Results: Between December 2010 and May 2013, we recruited 23 patients. One was excluded due to ineligibility, and hence, 22 were included in the final analysis. The primary sites comprised the intestine (n = 15), cervical lymph nodes (n = 4), stomach (n = 1), tonsil (n = 1), and spleen (n = 1). All patients successfully completed the 3 cycles of planned R-CHOP chemotherapy. Over a median follow-up of 39.5 months (95% confidence interval, 29.9—47.1 months), both the estimated 2-year disease-free survival and overall survival rates was 95% confidence interval, 85.9–104.1%. Only one patient with an international prognostic index of 2 experienced relapse and died. The most common grade 3 or 4 toxicity condition included neutropenia (n = 8, 36.4%).
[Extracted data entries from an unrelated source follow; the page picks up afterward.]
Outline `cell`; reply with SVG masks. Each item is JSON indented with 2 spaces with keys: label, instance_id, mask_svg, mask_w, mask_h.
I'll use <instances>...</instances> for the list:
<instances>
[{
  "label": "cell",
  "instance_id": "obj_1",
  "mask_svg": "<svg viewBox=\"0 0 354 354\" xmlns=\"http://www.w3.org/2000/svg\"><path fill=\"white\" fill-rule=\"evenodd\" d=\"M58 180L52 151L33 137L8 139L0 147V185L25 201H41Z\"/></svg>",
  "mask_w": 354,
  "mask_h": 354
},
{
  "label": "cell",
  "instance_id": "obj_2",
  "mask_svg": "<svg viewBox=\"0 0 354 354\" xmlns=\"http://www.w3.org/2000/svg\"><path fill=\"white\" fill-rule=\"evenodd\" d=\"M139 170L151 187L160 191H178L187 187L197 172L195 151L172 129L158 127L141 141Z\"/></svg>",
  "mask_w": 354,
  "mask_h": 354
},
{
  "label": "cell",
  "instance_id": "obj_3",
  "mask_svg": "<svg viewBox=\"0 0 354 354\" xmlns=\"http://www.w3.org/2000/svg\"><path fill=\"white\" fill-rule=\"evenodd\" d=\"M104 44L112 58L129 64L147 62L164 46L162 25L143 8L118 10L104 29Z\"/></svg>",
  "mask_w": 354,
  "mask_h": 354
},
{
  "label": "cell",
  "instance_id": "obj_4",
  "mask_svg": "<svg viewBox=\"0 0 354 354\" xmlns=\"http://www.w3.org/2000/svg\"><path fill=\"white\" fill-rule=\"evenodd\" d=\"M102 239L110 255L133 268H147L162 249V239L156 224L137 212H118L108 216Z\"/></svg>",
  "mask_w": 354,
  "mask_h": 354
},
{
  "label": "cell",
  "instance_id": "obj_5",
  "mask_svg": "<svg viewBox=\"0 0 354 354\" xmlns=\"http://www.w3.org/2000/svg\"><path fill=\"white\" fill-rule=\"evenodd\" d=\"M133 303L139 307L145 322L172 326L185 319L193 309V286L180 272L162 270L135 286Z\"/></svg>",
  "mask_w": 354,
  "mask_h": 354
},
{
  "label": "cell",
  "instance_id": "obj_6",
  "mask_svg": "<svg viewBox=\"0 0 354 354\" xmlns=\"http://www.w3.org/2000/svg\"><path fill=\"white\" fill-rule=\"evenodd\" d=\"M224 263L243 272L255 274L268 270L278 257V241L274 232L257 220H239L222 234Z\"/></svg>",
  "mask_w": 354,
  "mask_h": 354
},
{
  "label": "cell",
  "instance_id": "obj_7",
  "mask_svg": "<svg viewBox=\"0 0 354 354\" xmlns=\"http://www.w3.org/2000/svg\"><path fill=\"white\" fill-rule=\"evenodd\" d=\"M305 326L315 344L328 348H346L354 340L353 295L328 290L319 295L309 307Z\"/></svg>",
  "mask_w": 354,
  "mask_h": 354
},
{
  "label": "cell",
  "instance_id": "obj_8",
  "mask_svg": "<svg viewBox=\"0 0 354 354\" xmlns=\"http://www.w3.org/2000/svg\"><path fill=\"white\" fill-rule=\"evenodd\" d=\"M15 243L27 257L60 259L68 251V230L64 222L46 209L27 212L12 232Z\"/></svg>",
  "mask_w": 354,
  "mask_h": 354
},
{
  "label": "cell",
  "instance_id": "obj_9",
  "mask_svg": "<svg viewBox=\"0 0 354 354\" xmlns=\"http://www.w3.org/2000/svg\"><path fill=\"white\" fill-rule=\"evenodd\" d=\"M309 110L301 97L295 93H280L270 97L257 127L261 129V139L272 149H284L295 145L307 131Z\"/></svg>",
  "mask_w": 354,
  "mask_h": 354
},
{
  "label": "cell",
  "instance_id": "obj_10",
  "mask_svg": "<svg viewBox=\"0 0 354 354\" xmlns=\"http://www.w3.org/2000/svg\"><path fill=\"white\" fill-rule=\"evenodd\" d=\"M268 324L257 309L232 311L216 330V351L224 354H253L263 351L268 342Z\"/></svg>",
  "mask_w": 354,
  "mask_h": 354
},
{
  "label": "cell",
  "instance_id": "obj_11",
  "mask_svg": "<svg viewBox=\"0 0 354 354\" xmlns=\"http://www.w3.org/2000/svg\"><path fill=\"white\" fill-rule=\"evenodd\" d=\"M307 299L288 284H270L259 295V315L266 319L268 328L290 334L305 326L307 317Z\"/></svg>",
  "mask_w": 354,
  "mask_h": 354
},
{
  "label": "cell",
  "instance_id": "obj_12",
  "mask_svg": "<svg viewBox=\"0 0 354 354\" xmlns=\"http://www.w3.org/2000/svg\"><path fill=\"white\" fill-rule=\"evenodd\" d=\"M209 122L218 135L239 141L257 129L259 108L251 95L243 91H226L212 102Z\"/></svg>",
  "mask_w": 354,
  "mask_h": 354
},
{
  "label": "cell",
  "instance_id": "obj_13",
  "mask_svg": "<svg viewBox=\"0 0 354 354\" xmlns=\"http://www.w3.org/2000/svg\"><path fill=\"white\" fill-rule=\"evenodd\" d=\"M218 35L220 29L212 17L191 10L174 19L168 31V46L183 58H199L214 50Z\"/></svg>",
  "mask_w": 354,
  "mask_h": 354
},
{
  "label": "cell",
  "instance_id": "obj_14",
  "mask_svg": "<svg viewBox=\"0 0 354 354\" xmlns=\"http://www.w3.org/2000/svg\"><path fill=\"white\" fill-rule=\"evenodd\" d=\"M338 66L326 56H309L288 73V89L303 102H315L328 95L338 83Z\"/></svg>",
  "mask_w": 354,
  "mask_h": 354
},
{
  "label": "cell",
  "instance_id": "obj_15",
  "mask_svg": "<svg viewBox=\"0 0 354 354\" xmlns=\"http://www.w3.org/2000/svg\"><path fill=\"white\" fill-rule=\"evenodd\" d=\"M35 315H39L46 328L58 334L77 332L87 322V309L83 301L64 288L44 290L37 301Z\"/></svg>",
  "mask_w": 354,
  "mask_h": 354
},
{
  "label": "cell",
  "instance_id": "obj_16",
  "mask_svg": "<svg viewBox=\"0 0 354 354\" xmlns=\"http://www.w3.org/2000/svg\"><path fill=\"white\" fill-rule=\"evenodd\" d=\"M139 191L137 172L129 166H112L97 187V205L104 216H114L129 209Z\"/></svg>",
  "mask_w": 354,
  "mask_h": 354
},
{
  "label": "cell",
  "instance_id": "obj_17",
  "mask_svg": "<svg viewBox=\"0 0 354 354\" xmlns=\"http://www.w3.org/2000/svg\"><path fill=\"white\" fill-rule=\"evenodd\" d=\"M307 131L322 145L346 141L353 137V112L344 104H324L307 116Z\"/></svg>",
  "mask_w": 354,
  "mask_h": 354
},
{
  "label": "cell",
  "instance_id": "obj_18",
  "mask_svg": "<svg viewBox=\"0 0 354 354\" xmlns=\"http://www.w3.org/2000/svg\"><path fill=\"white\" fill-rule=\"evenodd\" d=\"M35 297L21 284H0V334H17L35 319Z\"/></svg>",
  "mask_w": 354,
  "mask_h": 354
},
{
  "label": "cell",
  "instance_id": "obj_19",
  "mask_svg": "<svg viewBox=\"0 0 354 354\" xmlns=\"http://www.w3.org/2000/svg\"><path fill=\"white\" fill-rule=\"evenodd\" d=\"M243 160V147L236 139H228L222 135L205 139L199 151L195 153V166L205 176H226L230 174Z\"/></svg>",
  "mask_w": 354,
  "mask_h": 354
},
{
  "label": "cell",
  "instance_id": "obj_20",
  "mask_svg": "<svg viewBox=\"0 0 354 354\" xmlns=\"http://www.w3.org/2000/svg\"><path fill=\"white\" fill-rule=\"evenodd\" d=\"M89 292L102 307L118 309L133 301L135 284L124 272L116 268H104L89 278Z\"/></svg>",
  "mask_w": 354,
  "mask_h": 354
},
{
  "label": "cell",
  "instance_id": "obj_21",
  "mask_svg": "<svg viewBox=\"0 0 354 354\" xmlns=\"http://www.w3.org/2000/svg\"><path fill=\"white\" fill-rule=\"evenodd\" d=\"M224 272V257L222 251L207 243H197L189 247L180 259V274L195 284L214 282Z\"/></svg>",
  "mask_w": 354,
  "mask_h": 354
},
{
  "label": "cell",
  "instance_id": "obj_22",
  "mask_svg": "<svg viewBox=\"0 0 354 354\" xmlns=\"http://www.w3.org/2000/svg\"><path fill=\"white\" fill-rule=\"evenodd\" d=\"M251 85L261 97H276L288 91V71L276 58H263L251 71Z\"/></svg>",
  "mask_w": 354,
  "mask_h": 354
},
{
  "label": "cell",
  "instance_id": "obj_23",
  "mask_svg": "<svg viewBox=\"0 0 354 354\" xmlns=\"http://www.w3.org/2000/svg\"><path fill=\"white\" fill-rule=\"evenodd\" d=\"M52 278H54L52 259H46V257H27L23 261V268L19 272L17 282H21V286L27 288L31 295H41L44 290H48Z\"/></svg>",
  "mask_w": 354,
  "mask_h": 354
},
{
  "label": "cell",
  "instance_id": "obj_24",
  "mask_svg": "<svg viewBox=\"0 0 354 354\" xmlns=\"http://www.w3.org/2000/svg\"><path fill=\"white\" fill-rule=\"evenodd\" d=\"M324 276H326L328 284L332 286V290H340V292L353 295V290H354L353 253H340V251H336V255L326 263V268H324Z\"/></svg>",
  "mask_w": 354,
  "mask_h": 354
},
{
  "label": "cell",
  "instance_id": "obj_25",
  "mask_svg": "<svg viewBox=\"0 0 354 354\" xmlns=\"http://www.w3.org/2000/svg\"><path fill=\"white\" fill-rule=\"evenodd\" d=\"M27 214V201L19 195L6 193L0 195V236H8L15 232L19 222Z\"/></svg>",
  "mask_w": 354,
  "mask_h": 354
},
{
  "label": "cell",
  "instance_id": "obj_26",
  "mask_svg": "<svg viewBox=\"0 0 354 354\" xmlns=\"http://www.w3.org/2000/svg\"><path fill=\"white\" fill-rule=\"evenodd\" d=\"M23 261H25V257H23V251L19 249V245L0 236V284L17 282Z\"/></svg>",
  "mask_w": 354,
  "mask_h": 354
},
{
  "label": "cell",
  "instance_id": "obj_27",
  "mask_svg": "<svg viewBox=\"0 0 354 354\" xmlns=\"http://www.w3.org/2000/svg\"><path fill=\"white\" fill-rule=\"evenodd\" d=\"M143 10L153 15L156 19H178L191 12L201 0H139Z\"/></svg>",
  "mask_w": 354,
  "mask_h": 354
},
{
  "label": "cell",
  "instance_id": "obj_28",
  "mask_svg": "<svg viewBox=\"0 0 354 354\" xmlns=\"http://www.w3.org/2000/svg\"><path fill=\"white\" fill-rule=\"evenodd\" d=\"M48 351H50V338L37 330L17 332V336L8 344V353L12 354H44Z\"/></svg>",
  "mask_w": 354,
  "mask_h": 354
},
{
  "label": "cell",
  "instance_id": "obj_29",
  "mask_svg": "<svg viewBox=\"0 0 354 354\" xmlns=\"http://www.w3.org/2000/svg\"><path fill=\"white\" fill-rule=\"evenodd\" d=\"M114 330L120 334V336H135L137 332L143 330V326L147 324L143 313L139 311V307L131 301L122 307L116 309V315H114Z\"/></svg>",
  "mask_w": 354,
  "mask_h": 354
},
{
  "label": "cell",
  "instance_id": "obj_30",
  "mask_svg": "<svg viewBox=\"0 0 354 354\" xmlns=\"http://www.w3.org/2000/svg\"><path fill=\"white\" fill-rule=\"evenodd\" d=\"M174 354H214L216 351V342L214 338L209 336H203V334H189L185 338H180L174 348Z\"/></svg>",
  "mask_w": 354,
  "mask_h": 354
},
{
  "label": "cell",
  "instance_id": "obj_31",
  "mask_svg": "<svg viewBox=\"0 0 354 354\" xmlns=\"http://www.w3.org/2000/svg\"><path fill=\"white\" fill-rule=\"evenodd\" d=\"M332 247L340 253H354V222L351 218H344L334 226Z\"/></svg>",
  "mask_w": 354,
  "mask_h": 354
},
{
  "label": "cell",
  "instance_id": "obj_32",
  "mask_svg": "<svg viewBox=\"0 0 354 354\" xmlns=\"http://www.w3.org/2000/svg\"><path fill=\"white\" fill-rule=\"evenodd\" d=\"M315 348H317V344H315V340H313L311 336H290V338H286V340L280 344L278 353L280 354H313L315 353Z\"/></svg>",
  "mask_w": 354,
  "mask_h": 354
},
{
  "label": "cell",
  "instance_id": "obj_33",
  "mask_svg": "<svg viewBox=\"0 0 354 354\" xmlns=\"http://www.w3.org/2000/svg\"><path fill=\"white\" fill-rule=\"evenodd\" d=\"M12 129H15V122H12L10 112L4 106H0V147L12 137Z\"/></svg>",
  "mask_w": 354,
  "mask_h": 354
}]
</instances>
Three patients experienced grade 3 febrile neutropenia, but no grade 3 or 4 non-hematologic toxicity was observed.
Materials and Methods: DLBCL patients without residual lesions after resection were enrolled and R-CHOP chemotherapy was repeated at 3-week-intervals over 3 cycles. The primary endpoint was 2-year disease-free survival.
Conclusions: Three cycles of abbreviated R-CHOP immunochemotherapy is feasible for completely resected low risk localized DLBCL.